§ Podany tekst:

• • • • • • •

Fundacja im Brata ALberta. Jak to się zaczęło?


Historia Fundacji im. Brata Alberta rozpoczyna się jeszcze w czasach Polski pod panowaniem komunistów.
Jak to się zaczęło?
Troska księdza Tadeusza o Muminków (osoby niepełnosprawne intelektualnie) zaczęła owocować myślami o stałym miejscu opieki.
Szczególnie o tych, którzy zostali osieroceni przez rodziców. Stawali się wtedy naprawdę bezradni.
Komunistyczne domy pomocy społecznej zupełnie nie nadawały się do opieki nad nimi. Szczęśliwie przyszedł…
…Rok 1983 i poznanie pana Stanisława Pruszyńskiego. Kim był ten niezwykle wrażliwy i uduchowiony człowiek?

• • • • • • •

§ Dane:
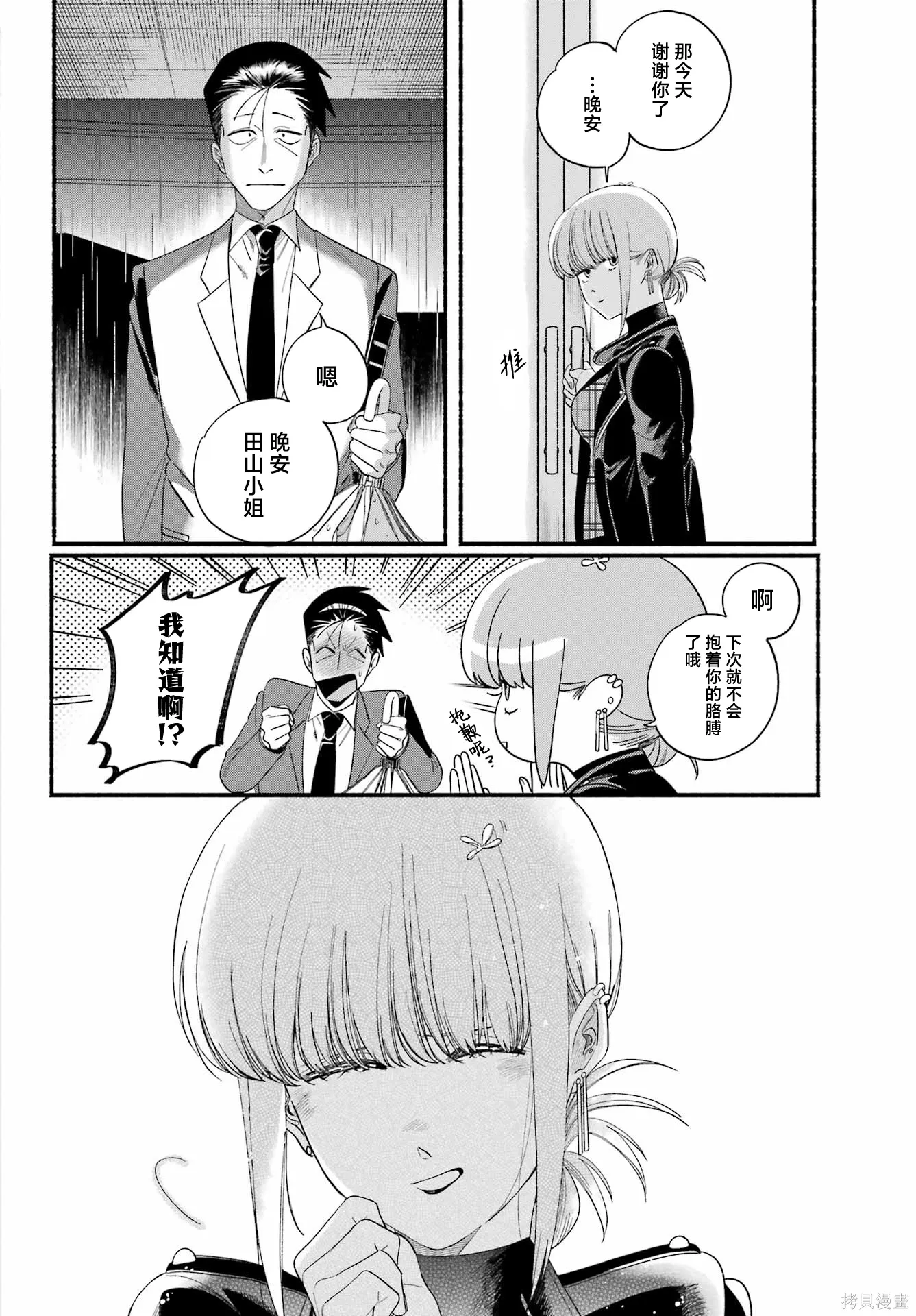 第53话 第33页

• • • • • • •

§ Lista zadań:
A: Proszę przepisać z tekstu o historii Fundacji im. Brata Alberta wszystko od "Historia Fundacji im." aż do "wtedy naprawdę bezradni.", zastępując "komunistów" wyrażeniem "władz komunistycznych".
B: Kim według tekstu o historii Fundacji im. Brata Alberta są Muminki?

§ Odpowiedzi do ćwiczenia:
A:
Historia Fundacji im. Brata Alberta rozpoczyna się jeszcze w czasach Polski pod panowaniem władz komunistycznych.
Jak to się zaczęło?
Troska księdza Tadeusza o Muminków (osoby niepełnosprawne intelektualnie) zaczęła owocować myślami o stałym miejscu opieki.
Szczególnie o tych, którzy zostali osieroceni przez rodziców. Stawali się wtedy naprawdę bezradni.

B: To osoby niepełnosprawne intelektualnie.